The video by Aziz began racking up millions of views for a political statement disguised as a makeup tutorial.   It was a 40-second video where she calmly talked about China’s internment of the Uighurs.  Aziz calls the facilities where Uighurs are believed to have been detained and forced to undergo state-sanctioned indoctrination “concentration camps” and urges users to research the subject online. She said, “this is another Holocaust, yet no one is talking about it.”

Among Canadian politicians, the principal customer of TikTok is Jagmeet Singh, the leader of the NDP. He used the potentially censored platform throughout the last federal election in 2019. TikTok’s Beijing-based parent company, ByteDance, is known to be under the influence of the Chinese Communist Party and will censor topics such as the Tiananmen Square massacre or the unrest in Hong Kong. Under Chinese law, all citizens can be called upon at any moment to help with “national intelligence work.” It was noted at a recent event on November 20 held by the MacDonald-Laurier-Institute in Ottawa by panelists that the Chinese government will use all means to control media and social media to ensure a positive message are heard by citizens. 

TikTok eventually reposted the video after questions by western media outlets. There are major security and freedom of speech concerns of the United States government though because of ongoing censorship by the Chinese government. In early November of 2019, the U.S. government launched a national security review of TikTok’s owner Beijing ByteDance Technology Co’s $1 billion US acquisition of the U.S. social media app

TikTok is wildly popular among North American teenagers at a time of growing tensions between Washington and Beijing over trade and technology transfers. About 60 percent of TikTok’s 26.5 million monthly active users in the United States are between the ages of 16 and 24, the company said this year.

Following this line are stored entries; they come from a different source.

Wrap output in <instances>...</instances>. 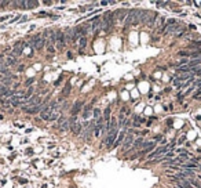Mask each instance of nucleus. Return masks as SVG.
Instances as JSON below:
<instances>
[{
  "instance_id": "nucleus-1",
  "label": "nucleus",
  "mask_w": 201,
  "mask_h": 188,
  "mask_svg": "<svg viewBox=\"0 0 201 188\" xmlns=\"http://www.w3.org/2000/svg\"><path fill=\"white\" fill-rule=\"evenodd\" d=\"M140 11L142 10H136V8H134V10L130 11V14H128L127 19H125V28H128L132 23H138V18L140 15Z\"/></svg>"
},
{
  "instance_id": "nucleus-2",
  "label": "nucleus",
  "mask_w": 201,
  "mask_h": 188,
  "mask_svg": "<svg viewBox=\"0 0 201 188\" xmlns=\"http://www.w3.org/2000/svg\"><path fill=\"white\" fill-rule=\"evenodd\" d=\"M57 104H58L57 101H51L48 105H46L44 109L40 112V117H41L43 120H50V116H51V113H53V111H54Z\"/></svg>"
},
{
  "instance_id": "nucleus-3",
  "label": "nucleus",
  "mask_w": 201,
  "mask_h": 188,
  "mask_svg": "<svg viewBox=\"0 0 201 188\" xmlns=\"http://www.w3.org/2000/svg\"><path fill=\"white\" fill-rule=\"evenodd\" d=\"M116 140H117V129H116V130H113V132H109L108 137L105 138V144H106V147H108V148H112V147L114 145Z\"/></svg>"
},
{
  "instance_id": "nucleus-4",
  "label": "nucleus",
  "mask_w": 201,
  "mask_h": 188,
  "mask_svg": "<svg viewBox=\"0 0 201 188\" xmlns=\"http://www.w3.org/2000/svg\"><path fill=\"white\" fill-rule=\"evenodd\" d=\"M32 44H33V47L36 50H41L43 47L46 46V38H43L41 35H36L33 42H32Z\"/></svg>"
},
{
  "instance_id": "nucleus-5",
  "label": "nucleus",
  "mask_w": 201,
  "mask_h": 188,
  "mask_svg": "<svg viewBox=\"0 0 201 188\" xmlns=\"http://www.w3.org/2000/svg\"><path fill=\"white\" fill-rule=\"evenodd\" d=\"M58 129L61 132H66L70 129V122H69V117H63L61 116L58 119Z\"/></svg>"
},
{
  "instance_id": "nucleus-6",
  "label": "nucleus",
  "mask_w": 201,
  "mask_h": 188,
  "mask_svg": "<svg viewBox=\"0 0 201 188\" xmlns=\"http://www.w3.org/2000/svg\"><path fill=\"white\" fill-rule=\"evenodd\" d=\"M128 14H130V11H128V10H124V8H121V10H117V11H114V13H113V18L118 19L120 22H124V21L127 19Z\"/></svg>"
},
{
  "instance_id": "nucleus-7",
  "label": "nucleus",
  "mask_w": 201,
  "mask_h": 188,
  "mask_svg": "<svg viewBox=\"0 0 201 188\" xmlns=\"http://www.w3.org/2000/svg\"><path fill=\"white\" fill-rule=\"evenodd\" d=\"M57 33V48L58 50H62L63 48V46H65V33L62 31H57L55 32Z\"/></svg>"
},
{
  "instance_id": "nucleus-8",
  "label": "nucleus",
  "mask_w": 201,
  "mask_h": 188,
  "mask_svg": "<svg viewBox=\"0 0 201 188\" xmlns=\"http://www.w3.org/2000/svg\"><path fill=\"white\" fill-rule=\"evenodd\" d=\"M22 109L25 111V112H28V113H37L39 111L44 109V105H43V104L35 105V107H28V105H25V107H22Z\"/></svg>"
},
{
  "instance_id": "nucleus-9",
  "label": "nucleus",
  "mask_w": 201,
  "mask_h": 188,
  "mask_svg": "<svg viewBox=\"0 0 201 188\" xmlns=\"http://www.w3.org/2000/svg\"><path fill=\"white\" fill-rule=\"evenodd\" d=\"M170 148V147H158V148L156 149V151H153V152H150L149 155H147V158L149 159H153V158H157L160 156V155H162V154H165L167 152V149Z\"/></svg>"
},
{
  "instance_id": "nucleus-10",
  "label": "nucleus",
  "mask_w": 201,
  "mask_h": 188,
  "mask_svg": "<svg viewBox=\"0 0 201 188\" xmlns=\"http://www.w3.org/2000/svg\"><path fill=\"white\" fill-rule=\"evenodd\" d=\"M65 40H66L68 43H73V42H75V31H73V29L68 28V29L65 31Z\"/></svg>"
},
{
  "instance_id": "nucleus-11",
  "label": "nucleus",
  "mask_w": 201,
  "mask_h": 188,
  "mask_svg": "<svg viewBox=\"0 0 201 188\" xmlns=\"http://www.w3.org/2000/svg\"><path fill=\"white\" fill-rule=\"evenodd\" d=\"M83 105H84V101H83V100H79V101L75 102V105H73V108H72V116H75L79 111L81 109Z\"/></svg>"
},
{
  "instance_id": "nucleus-12",
  "label": "nucleus",
  "mask_w": 201,
  "mask_h": 188,
  "mask_svg": "<svg viewBox=\"0 0 201 188\" xmlns=\"http://www.w3.org/2000/svg\"><path fill=\"white\" fill-rule=\"evenodd\" d=\"M132 142H134V137H132V134H128V136L124 138V144H123V149H124V151H127V149L130 148Z\"/></svg>"
},
{
  "instance_id": "nucleus-13",
  "label": "nucleus",
  "mask_w": 201,
  "mask_h": 188,
  "mask_svg": "<svg viewBox=\"0 0 201 188\" xmlns=\"http://www.w3.org/2000/svg\"><path fill=\"white\" fill-rule=\"evenodd\" d=\"M70 130H72V133H73V134H76V136H80L81 130H83V126L80 125V122H76L75 125L70 127Z\"/></svg>"
},
{
  "instance_id": "nucleus-14",
  "label": "nucleus",
  "mask_w": 201,
  "mask_h": 188,
  "mask_svg": "<svg viewBox=\"0 0 201 188\" xmlns=\"http://www.w3.org/2000/svg\"><path fill=\"white\" fill-rule=\"evenodd\" d=\"M95 126H97V122H95V120H93V122L90 123V126H88V129H87V134H85V138H87V140L91 137L93 132H95Z\"/></svg>"
},
{
  "instance_id": "nucleus-15",
  "label": "nucleus",
  "mask_w": 201,
  "mask_h": 188,
  "mask_svg": "<svg viewBox=\"0 0 201 188\" xmlns=\"http://www.w3.org/2000/svg\"><path fill=\"white\" fill-rule=\"evenodd\" d=\"M35 105H40V97L39 95L32 97L31 100L28 101V107H35Z\"/></svg>"
},
{
  "instance_id": "nucleus-16",
  "label": "nucleus",
  "mask_w": 201,
  "mask_h": 188,
  "mask_svg": "<svg viewBox=\"0 0 201 188\" xmlns=\"http://www.w3.org/2000/svg\"><path fill=\"white\" fill-rule=\"evenodd\" d=\"M200 64H201V58H197V60H190V61H189V68H190V69H194V68H197Z\"/></svg>"
},
{
  "instance_id": "nucleus-17",
  "label": "nucleus",
  "mask_w": 201,
  "mask_h": 188,
  "mask_svg": "<svg viewBox=\"0 0 201 188\" xmlns=\"http://www.w3.org/2000/svg\"><path fill=\"white\" fill-rule=\"evenodd\" d=\"M15 57L14 55H8L7 57V60H6V65L7 66H13V65H15Z\"/></svg>"
},
{
  "instance_id": "nucleus-18",
  "label": "nucleus",
  "mask_w": 201,
  "mask_h": 188,
  "mask_svg": "<svg viewBox=\"0 0 201 188\" xmlns=\"http://www.w3.org/2000/svg\"><path fill=\"white\" fill-rule=\"evenodd\" d=\"M124 137H125V134H124V132H121V133H120V136H117V140H116V142H114V145H113V147H117L120 142H123Z\"/></svg>"
},
{
  "instance_id": "nucleus-19",
  "label": "nucleus",
  "mask_w": 201,
  "mask_h": 188,
  "mask_svg": "<svg viewBox=\"0 0 201 188\" xmlns=\"http://www.w3.org/2000/svg\"><path fill=\"white\" fill-rule=\"evenodd\" d=\"M70 89H72V86H70V83H66V86H65V89H63V91H62L65 97H68V95H69V93H70Z\"/></svg>"
},
{
  "instance_id": "nucleus-20",
  "label": "nucleus",
  "mask_w": 201,
  "mask_h": 188,
  "mask_svg": "<svg viewBox=\"0 0 201 188\" xmlns=\"http://www.w3.org/2000/svg\"><path fill=\"white\" fill-rule=\"evenodd\" d=\"M8 93V87L4 85H0V95H6Z\"/></svg>"
},
{
  "instance_id": "nucleus-21",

U.S. Senate minority leader Chuck Schumer and Sen. Tom Cotton asked for a national security probe. They are warning that TikTok’s collection of user data, and censorship of US users could be exploited by the Chinese government. TikTok could also be a target of foreign influence campaigns. “With over 110 million downloads in the U.S. alone, TikTok is a potential counterintelligence threat we cannot ignore,” Schumer and Cotton wrote to Joseph Macguire, acting director of national intelligence.